STUDY TEXT
# # # # # # #

With the exception of purified proteins provided by collaborators, open reading frames (ORFs) of all targets were cloned using a modified version of the Gateway cloning system. Each target was cloned with an N-terminal TEV protease cleavable Hisx6 tag, with the BP recombination site relocated out of the cloning sequence. Target genes were amplified using one common and two gene-specific primers. The common primer, encoding the attB1 recombination site, RBS, ATG start codon, six histidine residues and TEV protease site (Fig. 1) was generated by PCR. The primers used for the above process were 5′-GGGGACAAGTTTGTACAAAAAAGCAGGCTTCGAAGGAGATATACATATG-3′ (designated ATTF; attB1 site is in italics) and 5′-GCCCTGAAAATACAGGTTTC-3′ (designated ATTR) with template of NdeI/NcoI-DNA fragments released from pEHISTEV plasmid DNA [22]. PCR products thus generated were purified by ethanol precipitation and resuspended to a final concentration of 4 μM. Target genes were amplified in PCR reactions consisting of 5 μl of each pair of gene-specific primers (10 μM), 2.5 μl of the common primers, 5 μl of dNTP mixture (200 μM each), 10 μl of thermo polymerase buffer (5×) containing 2 mM MgSO4 and 4% DMSO, 2 units of Pfu DNA polymerase and 10 ng of DNA template in a total volume of 50 μl. Two-stage PCR amplifications were carried out in a 96-well formatted PCR plate. After denaturing the template at 95°C for 5 min, amplifications were carried out at 95°C for 1 min, Tm-5 for 1 min and 72°C for 4 min for 5 cycles and then followed by another 25 cycles using the same procedure except that an annealing temperature of 62°C was employed instead of Tm-5 to increase the specificity of the amplification. PCR products were cleaned using the PCR cleaning kit (Promega) and diluted to a concentration of 50 ng/μl.

# # # # # # #

THE DATA
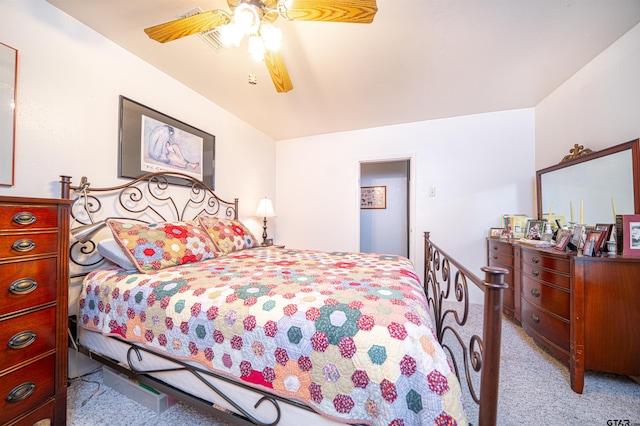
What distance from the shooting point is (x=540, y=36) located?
164cm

# # # # # # #

YOUR TASKS
A – In the cloning protocol, what annealing temperature replaced Tm-5 in the second stage of the PCR amplifications?
B – Continue the cloning protocol from the point where it stops.

SOLVED TASKS
A – 62°C

B –
Fig. 1
figure 1

Bar presentation of primers used for gene amplifications at SSPF. The 5′ end common primer (co) is a double-stranded primer generated by PCR and used for cloning genes with the N-terminal TEV protease cleavable 6× His tag. The 5′ end custom (gene-specific) primer (cu) contains overlap sequence of 30 bp with the common primer and the gene specific sequence of 23 bp. The 3′ end custom (gene-specific) primer (cu) contains the gene-specific sequence of 23 bp and attB2 recombination site of 30 bp. AttB: BP recombination sites, RBS: ribosome binding site, ATG: start codon, 6× His: six histidine tag, TEV site: TEV site: sequence coding TEV protease cleavage site and the spacer. Numbers indicate the length of the primers (bp)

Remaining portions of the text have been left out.